SQS Software Quality Systems hit the headlines in late September by not only becoming the first German firm to list on AIM but also the first to obtain a primary listing in London.

The shares were well received, with the company raising £10.8 million via a three-times-oversubscribed placing at 190p. But while subsequent news flow has hinted that the Cologne-headquarted group possesses considerable potential, the shares have thus far risen by a relatively modest 11 per cent.

The IT solutions company specialises in providing software testing and quality management services to medium and large corporate customers, as well as associated services including training, testing tool provision and the like. Software is becoming ever more important to business performance, so it is essential that newly developed or purchased applications fit the purpose for which they are intended. This may sound obvious but, according to estimates from research group Gartner, up to 50 per cent of all business IT projects actually fail. SQS offers a third party assessment service to ensure failure is avoided.

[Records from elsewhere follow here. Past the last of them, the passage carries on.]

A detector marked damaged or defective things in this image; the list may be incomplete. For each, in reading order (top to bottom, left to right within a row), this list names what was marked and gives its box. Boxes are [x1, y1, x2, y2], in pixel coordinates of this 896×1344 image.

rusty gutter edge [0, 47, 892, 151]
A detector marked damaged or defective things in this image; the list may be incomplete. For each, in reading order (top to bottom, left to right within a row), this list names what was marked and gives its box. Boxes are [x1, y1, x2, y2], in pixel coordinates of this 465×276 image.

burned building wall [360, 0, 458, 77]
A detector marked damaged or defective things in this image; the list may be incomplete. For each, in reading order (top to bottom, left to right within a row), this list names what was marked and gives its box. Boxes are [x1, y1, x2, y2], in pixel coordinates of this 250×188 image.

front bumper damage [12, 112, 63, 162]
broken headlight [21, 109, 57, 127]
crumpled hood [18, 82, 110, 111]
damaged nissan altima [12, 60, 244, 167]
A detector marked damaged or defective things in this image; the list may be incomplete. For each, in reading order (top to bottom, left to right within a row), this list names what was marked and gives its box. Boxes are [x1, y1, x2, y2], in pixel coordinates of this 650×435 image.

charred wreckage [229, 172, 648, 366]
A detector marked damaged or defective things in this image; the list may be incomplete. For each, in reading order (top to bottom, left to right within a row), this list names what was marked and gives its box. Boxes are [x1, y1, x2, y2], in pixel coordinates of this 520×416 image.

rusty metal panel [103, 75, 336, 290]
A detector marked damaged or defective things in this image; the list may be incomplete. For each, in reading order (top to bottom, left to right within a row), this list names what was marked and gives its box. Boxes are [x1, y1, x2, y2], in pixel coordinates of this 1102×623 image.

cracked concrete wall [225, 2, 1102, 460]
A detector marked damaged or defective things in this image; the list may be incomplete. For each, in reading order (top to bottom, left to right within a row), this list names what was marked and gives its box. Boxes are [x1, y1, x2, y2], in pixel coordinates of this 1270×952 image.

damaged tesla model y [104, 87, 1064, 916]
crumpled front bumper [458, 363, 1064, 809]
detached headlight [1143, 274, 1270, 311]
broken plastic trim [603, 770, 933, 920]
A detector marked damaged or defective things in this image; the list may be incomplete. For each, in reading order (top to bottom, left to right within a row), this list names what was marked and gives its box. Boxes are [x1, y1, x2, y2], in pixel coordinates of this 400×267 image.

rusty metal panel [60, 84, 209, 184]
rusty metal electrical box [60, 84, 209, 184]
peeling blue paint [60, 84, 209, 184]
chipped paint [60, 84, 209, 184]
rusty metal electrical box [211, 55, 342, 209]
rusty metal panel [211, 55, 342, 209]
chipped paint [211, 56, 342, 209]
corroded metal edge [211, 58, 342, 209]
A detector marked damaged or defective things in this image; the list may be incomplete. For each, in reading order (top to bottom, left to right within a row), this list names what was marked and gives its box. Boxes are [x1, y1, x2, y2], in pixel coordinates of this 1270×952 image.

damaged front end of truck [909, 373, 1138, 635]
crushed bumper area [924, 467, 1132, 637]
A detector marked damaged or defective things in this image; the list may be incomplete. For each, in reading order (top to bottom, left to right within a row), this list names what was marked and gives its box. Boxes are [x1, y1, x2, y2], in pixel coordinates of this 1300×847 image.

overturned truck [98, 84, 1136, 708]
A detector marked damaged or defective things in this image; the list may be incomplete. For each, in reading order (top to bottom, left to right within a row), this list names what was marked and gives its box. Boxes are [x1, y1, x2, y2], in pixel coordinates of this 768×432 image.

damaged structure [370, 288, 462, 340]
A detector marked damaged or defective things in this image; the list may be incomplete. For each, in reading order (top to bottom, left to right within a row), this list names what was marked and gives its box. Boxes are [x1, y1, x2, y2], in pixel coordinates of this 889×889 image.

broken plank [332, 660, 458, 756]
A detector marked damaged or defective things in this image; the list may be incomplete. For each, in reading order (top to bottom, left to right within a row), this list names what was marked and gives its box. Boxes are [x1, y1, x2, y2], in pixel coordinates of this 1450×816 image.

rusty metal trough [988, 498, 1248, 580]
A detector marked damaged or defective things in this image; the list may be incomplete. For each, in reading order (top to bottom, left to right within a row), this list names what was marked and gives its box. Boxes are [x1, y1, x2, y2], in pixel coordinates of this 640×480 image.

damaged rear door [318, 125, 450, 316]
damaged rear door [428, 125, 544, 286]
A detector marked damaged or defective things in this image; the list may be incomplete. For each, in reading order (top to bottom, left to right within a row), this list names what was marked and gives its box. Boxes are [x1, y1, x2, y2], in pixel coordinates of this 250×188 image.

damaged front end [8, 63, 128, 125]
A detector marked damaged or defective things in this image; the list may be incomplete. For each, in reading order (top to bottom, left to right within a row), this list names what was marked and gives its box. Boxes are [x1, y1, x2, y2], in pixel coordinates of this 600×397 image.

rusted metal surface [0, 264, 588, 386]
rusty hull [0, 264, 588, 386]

‘Our main focus is on trying to find errors in software systems before they go live,’ asserts SQS finance director Rene Gawron. ‘If you identify problems prior to this point it makes it both easier and cheaper to fix them. As well as this fire-fighting, we also work on improving processes and pre-empting future problems.’

The model seems to hold great appeal for SQS’s customers. 2004 saw the group generate revenues of C48.7 million (£33.4 million), and a C2.7 million profit, from eight offices across five European countries. The UK is one of SQS’ prime markets with clients including M&S, Tesco and Lloyds TSB.

However, SQS’ focus on assisting with individual projects does pose problems. For one, clients tend to employ SQS on a project-by-project basis, making recurring revenues tough to predict – a point Gawron addresses by stating that ‘typically our customers will have between 30/40 projects running in any one year.’

Moreover, the types of firms SQS targets typically boast their own IT departments, which can be hugely problematic in its own right. ‘This is still a rather young market and people are just starting to realise that software testing and quality management are things that should really be done by third parties,’ Gawron admits. ‘The biggest problem we come across are the in-house IT departments. They often need to realise that while they can do some testing, they just can’t carry out the crucial optimal checks we can.’

As things stand, the outlook seems very rosy. SQS will publish full year results for the year to December in early March and forecasts from house broker Evolution Securities suggest profits will rise 44 per cent to C3.9 million, on sales of C53.8 million. This translates to 20.3c of earnings (13.8p), which places the shares on an immediate prospective p/e of 15.3.

Although this may not seem an especially cheap, a recent trading statement has seen SQS confirm that the figures are ‘anticipated to be in line with expectations’, and should the company then go on to generate the C5.6 million profit and 26c (17.7p) of earnings expected for 2006, the p/e multiple would swiftly fall to 11.9, unusually low for a profitable IT services business. Buy.